The sitemap fragment for identifying and returning the correct CSS document is shown below:

<map:match pattern="*_*_*_*_*.css">
    <map:read mime-type="text/css" src="{3}/{4}/css/{1}_{2}_{3}_{4}_{5}.css"/>
</map:match>
<map:match pattern="*_*_*_*.css">
    <map:read mime-type="text/css" src="{3}/{4}/css/{1}_{2}_{3}_{4}.css"/>
</map:match>
<map:match pattern="*_*_*.css">
    <map:read mime-type="text/css" src="{3}/css/{1}_{2}_{3}.css"/>
</map:match>
<map:match pattern="*_*.css">
    <map:read mime-type="text/css" src="css/{1}_{2}.css"/>
</map:match>

It is just a list of matches, from more specific to less.

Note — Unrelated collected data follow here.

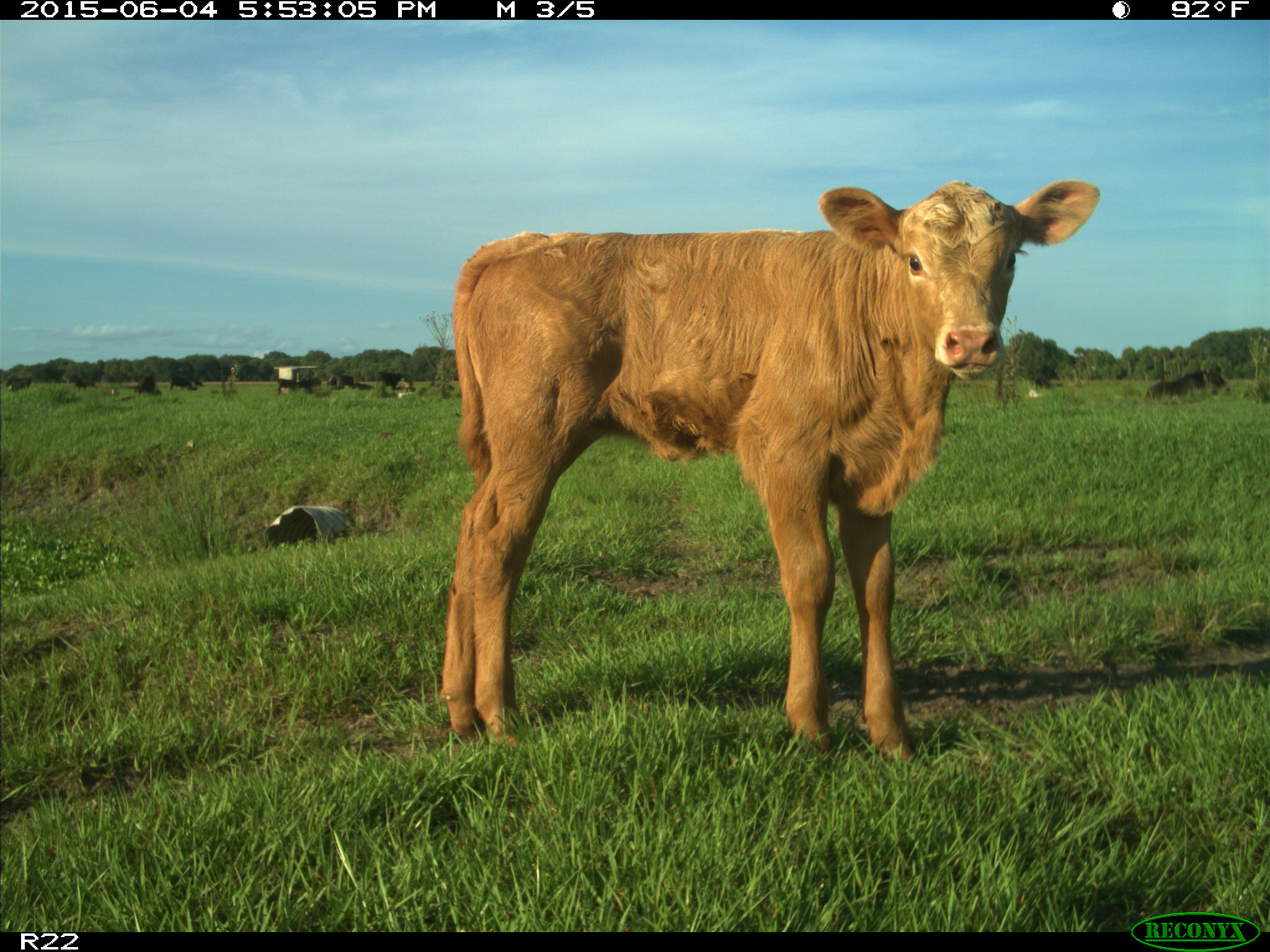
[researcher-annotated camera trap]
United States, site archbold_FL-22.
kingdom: Animalia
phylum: Chordata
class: Mammalia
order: Artiodactyla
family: Bovidae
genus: Bos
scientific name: Bos taurus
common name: domestic cow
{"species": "Bos taurus (domestic cow)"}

It converts requests following a certain naming convention to file references, that are in turn just read and sent back to the browser. The references above should be read as follows:

  1. {1} = risten
  2. {2} = edit or query (that is, the editor interface or the regular search interface)
  3. {3} = terms / collection type
  4. {4} = propnouns / collection ID
  5. {5} = specific page in a collection, if needed

Just as XSL, CSS also includes an import mechanism that gives imported style declarations lower priority than declarations with identical matches in the importing stylesheet. Thus, by always importing the next less specific stylesheet above in the folder hierarchy, one will only need to override CSS specifications that needs to be changed for a given case. The import statement looks like this:

@import url(risten_edit_terms.css);

and should be placed in the beginning of a CSS document.

Since CSS stylesheets are read independently from the XQuery and XSL files, there is no requirement that each XQuery has a corresponding CSS stylesheet. The most specific stylesheet needed should be referenced in the <header> element of the returned document body, as shown below. This reference will be transformed to the corresponding HTML header element before returned to the browser.

<document>
    <header>
      <style href="risten_edit_terms.css"/>
      <title>Hits!</title>
    </header>
    <body>
      ...
    </body>
</document>

The above sitemap fragment and the CSS @import statement implement our goals of inheritance, specificity and overriding code as outlined at the top of this page.